Abstract

Background: Transverse sinuses (TS) are frequently asymmetric. Hypoplasia or aplasia of TS is a common anatomical variation, right TS is dominant in 61% of cases. The relationship between hypoplastic TS and cerebral venous thrombosis is not well established. Hypothesis: Transverse sinus hypoplasia is a predisposing factor for ipsilateral transverse sinus thrombosis Methods: We retrospectively evaluated 27 confirmed cases with isolated transverse sinus thrombosis and 54 age-and-sex matched controls, treated in a Neurological tertiary center from 2010 to 2015. A stroke neurologist and a neuroradiologist measured TS using an MRI sequence (Inhance 3D Inflow IR); interrater reliability was calculated using Bland-Altman plots.

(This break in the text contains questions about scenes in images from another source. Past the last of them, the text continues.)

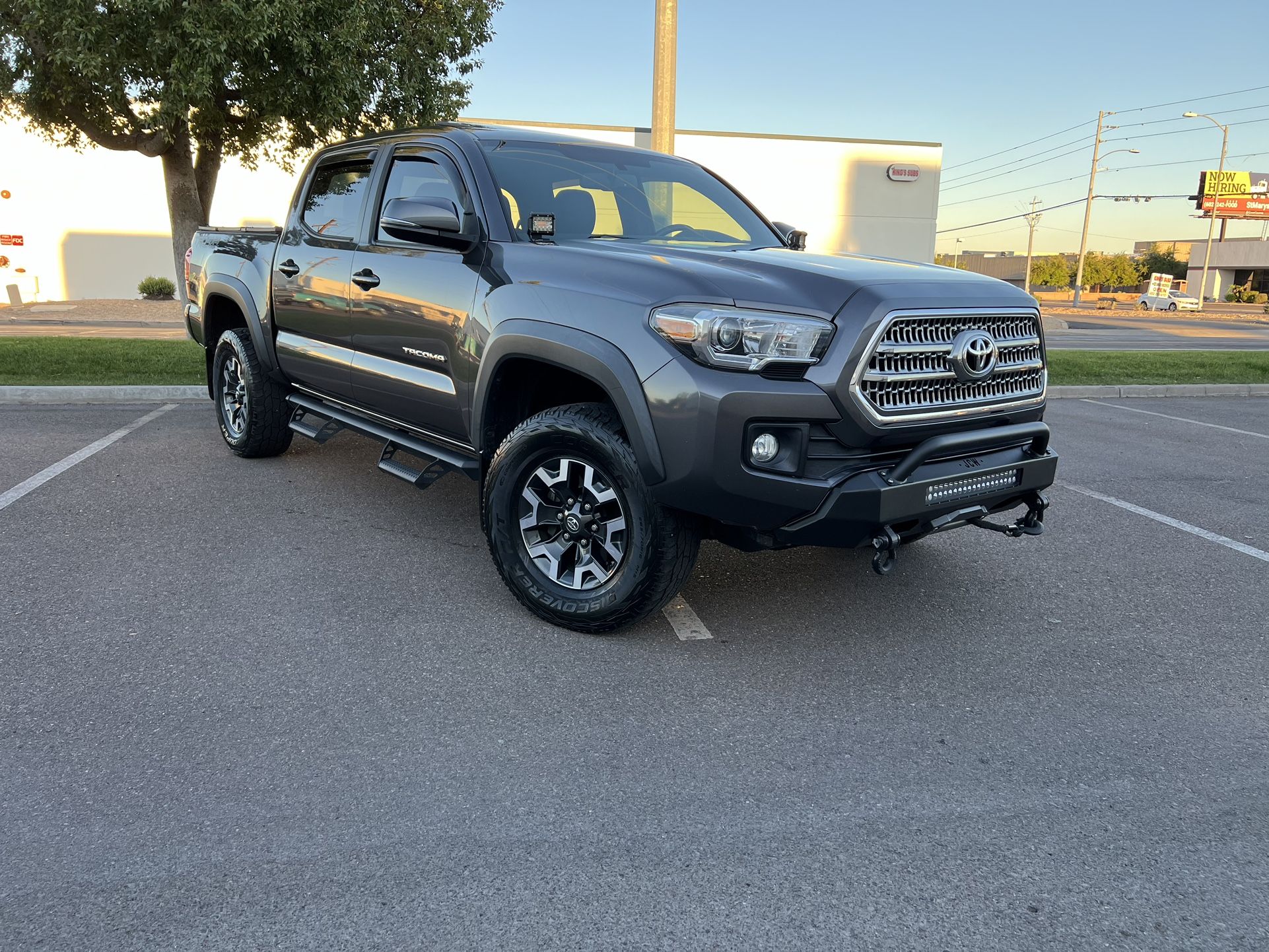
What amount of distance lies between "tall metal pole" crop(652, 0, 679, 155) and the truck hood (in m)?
7.40

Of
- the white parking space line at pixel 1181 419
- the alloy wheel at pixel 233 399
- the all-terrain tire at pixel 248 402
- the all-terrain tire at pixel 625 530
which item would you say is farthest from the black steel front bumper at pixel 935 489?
the white parking space line at pixel 1181 419

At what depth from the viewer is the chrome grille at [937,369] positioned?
3.31 metres

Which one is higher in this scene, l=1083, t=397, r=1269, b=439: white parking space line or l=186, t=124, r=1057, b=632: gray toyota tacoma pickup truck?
l=186, t=124, r=1057, b=632: gray toyota tacoma pickup truck

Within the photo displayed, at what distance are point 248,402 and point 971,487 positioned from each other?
4693 mm

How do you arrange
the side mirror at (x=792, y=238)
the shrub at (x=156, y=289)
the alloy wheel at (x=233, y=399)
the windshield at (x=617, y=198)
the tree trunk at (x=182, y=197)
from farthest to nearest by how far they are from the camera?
1. the shrub at (x=156, y=289)
2. the tree trunk at (x=182, y=197)
3. the alloy wheel at (x=233, y=399)
4. the side mirror at (x=792, y=238)
5. the windshield at (x=617, y=198)

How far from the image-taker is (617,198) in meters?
4.70

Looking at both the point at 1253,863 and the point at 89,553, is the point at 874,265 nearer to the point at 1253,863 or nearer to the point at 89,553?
the point at 1253,863

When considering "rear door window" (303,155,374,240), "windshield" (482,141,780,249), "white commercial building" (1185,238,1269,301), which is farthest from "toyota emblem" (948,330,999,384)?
"white commercial building" (1185,238,1269,301)

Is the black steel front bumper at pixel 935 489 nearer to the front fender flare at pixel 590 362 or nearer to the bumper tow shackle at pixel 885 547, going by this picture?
the bumper tow shackle at pixel 885 547

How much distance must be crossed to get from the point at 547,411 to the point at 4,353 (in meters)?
10.2

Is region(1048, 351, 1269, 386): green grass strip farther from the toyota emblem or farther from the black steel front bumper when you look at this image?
the toyota emblem

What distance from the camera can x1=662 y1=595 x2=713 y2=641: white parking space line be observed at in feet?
12.8

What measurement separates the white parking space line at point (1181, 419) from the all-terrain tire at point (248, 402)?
834 cm

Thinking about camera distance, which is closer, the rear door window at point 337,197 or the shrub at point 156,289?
the rear door window at point 337,197
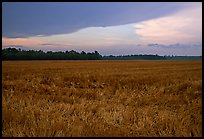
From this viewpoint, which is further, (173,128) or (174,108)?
(174,108)

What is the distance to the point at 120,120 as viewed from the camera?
6.50 metres

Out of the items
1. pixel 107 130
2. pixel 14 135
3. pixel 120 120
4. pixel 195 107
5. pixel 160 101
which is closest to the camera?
pixel 14 135

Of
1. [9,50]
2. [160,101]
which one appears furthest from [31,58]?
[160,101]

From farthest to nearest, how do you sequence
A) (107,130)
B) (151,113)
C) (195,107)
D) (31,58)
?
(31,58) < (195,107) < (151,113) < (107,130)

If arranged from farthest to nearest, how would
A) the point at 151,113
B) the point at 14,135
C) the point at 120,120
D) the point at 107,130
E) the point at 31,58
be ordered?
1. the point at 31,58
2. the point at 151,113
3. the point at 120,120
4. the point at 107,130
5. the point at 14,135

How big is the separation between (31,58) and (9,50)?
1723 cm

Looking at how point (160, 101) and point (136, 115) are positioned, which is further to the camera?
point (160, 101)

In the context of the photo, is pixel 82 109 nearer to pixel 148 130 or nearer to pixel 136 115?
pixel 136 115

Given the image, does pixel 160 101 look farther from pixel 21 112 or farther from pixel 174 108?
pixel 21 112

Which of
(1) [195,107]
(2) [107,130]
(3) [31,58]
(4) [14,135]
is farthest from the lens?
(3) [31,58]

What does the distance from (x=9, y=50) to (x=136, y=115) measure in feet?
505

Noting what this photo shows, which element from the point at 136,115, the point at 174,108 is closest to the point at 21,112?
the point at 136,115

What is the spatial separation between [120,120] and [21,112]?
2.63 m

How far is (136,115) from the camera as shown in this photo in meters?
7.12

Hypoplasia was defined as a transverse sinus diameter less than 50% of the cross-sectional diameter of the lumen of the distal superior sagittal sinus. Univariate analysis was performed to evaluate the association between transverse sinus hypoplasia (TSh) and thrombosis. Results: There was a good inter-rater reliability (p=0.55 on the Bland-Altman plot by ANOVA test). There were a total of 45 left hypoplastic transverse sinuses (TS) (19 [70.4%] cases vs. 26 [48.1%] controls), and 16 right hypoplastic TS (11 [40.7%] cases vs. 5 [9.3%] controls). Ipsilateral thrombosis was present in 9 (33.3%) right and 15 (55.5%) left hypoplastic transverse sinuses. Transverse sinus thrombosis was more likely to be present when associated with left TSh (RR 2.57, 95% CI 1.17-5.69; p=0.001), than right TSh and ipsilateral thrombosis (RR 0.15, 95% CI 0.04-0.57; p<0.001). Conclusion: Isolated transverse sinus hypoplasia might be a predisposing factor for ipsilateral transverse sinus thrombosis.